Он говорил, не заглядывая в бумажку.
- Реакционные силы плетут паутину заговора. В саванне формируются отряды мятежников. У нас есть доказательства, что демонстрация в Каруне и ее расстрел были провокацией. Майор Мохамед принимал в этом самое непосредственное участие. На допросе он назвал имена тех, кто направлял его. Успел назвать.
Голос майора сорвался, в нем чувствовалась ярость.
- Этой ночью майор Мохамед найден мертвым в своем кабинете в казармах 1-й бригады, где он содержался под охраной.
В зале стояла тишина.
- Следствие продолжается. Суд же над Мохамедом будет теперь твориться на небесах… - Нзеку криво усмехнулся. - Есть ли какие-нибудь вопросы?
- Корреспондент газеты "Санди телеграф", Лондон. Неопрятно одетый человек с густой гривой седых волос тяжело поднялся со своего места.

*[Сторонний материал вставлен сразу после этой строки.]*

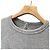 Totême toteme Top de jersey de algodón elástico acanalado gris para mujeres - vista 8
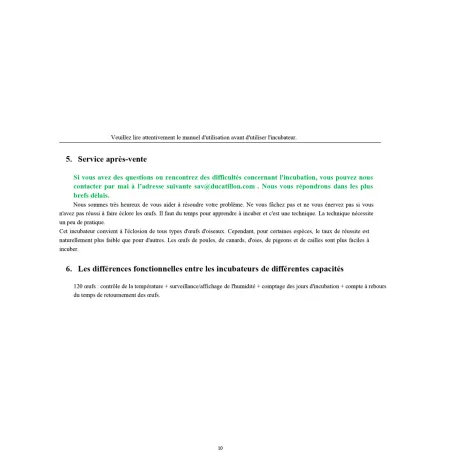 Couveuse automatique Couvitech SP-120 - 120 oeufs idéale débutant incubation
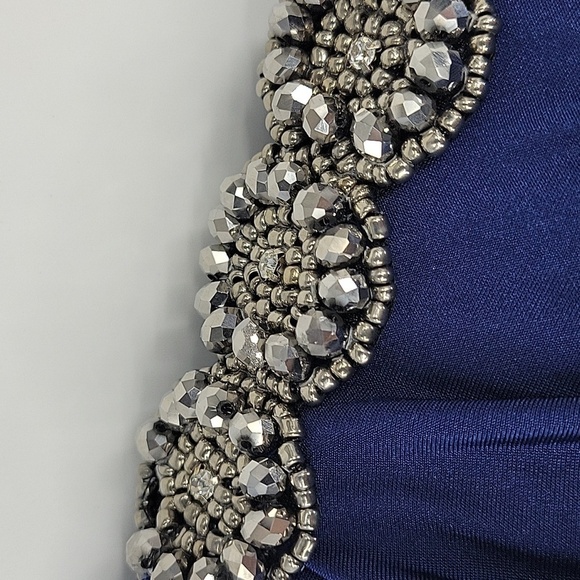 R&M Richards Blue Ruffle Dress with Shoulder Details Size 22W - Picture 10 of 14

- Прошу, - сухо сказал майор.
- Нам нужны подробности гибели…
- В кабинете мы нашли пачку сигарет, которые майор обычно не курил. Сигареты уже отправлены в Луис на экспертизу.
- Когда наступила смерть?
- Примерно между десятью и двенадцатью часами ночи. Солдаты, стоявшие на посту в это время, дезертировали.
- Спасибо.
Корреспондент "Санди телеграф" сел, но сейчас же опять вскинул руку:
- Извините… В городе уже говорят об этом убийстве. Это правда, что убийца обронил на месте преступления значок заговорщиков "Симбы"?

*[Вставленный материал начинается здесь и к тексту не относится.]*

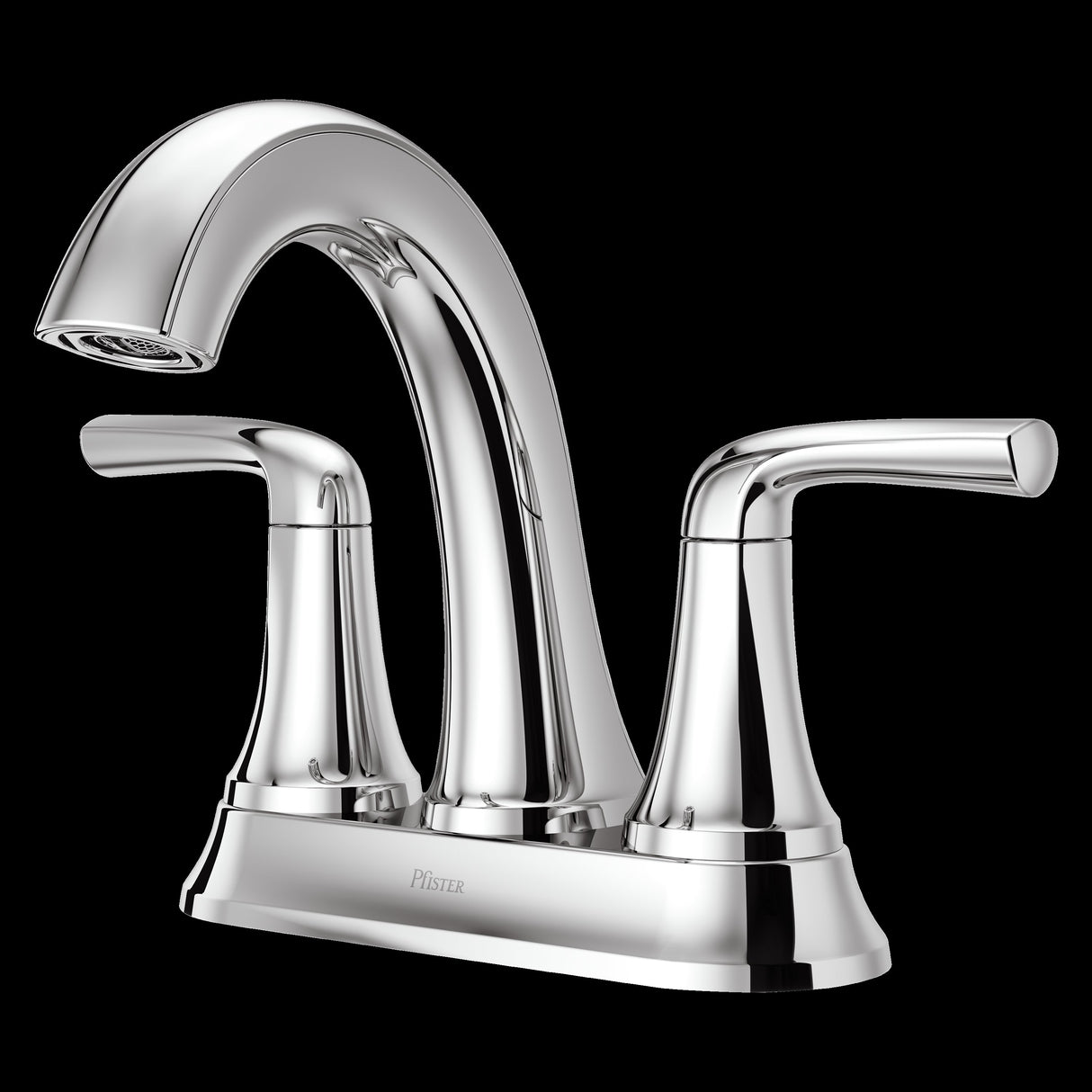 McAllen 2-Handle 4" Centerset Bathroom Faucet in Polished Chrome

- Значит, "Симба" действует? - выкрикнул кто-то из зала. Все напряженно ждали ответа.
Молчание затягивалось. Наконец майор тяжело вздохнул:
- Следствие выяснит это.
И сейчас же в зале затрещали портативные машинки. "Стрингеры" бросились к выходу, отталкивая друг друга, торопясь опередить конкурентов. Это была сенсация! В убийстве майора Мохамеда замешана организация "Золотой лев". Теперь генерал Дунгас будет вынужден заняться мятежными офицерами по-настоящему!
- Счастливо, джентльмены. Завтра в девять утра на аэродроме всех будет ждать самолет. Счастливо добраться до Луиса! - попытался перекричать шум Нзеку и спрыгнул с эстрады.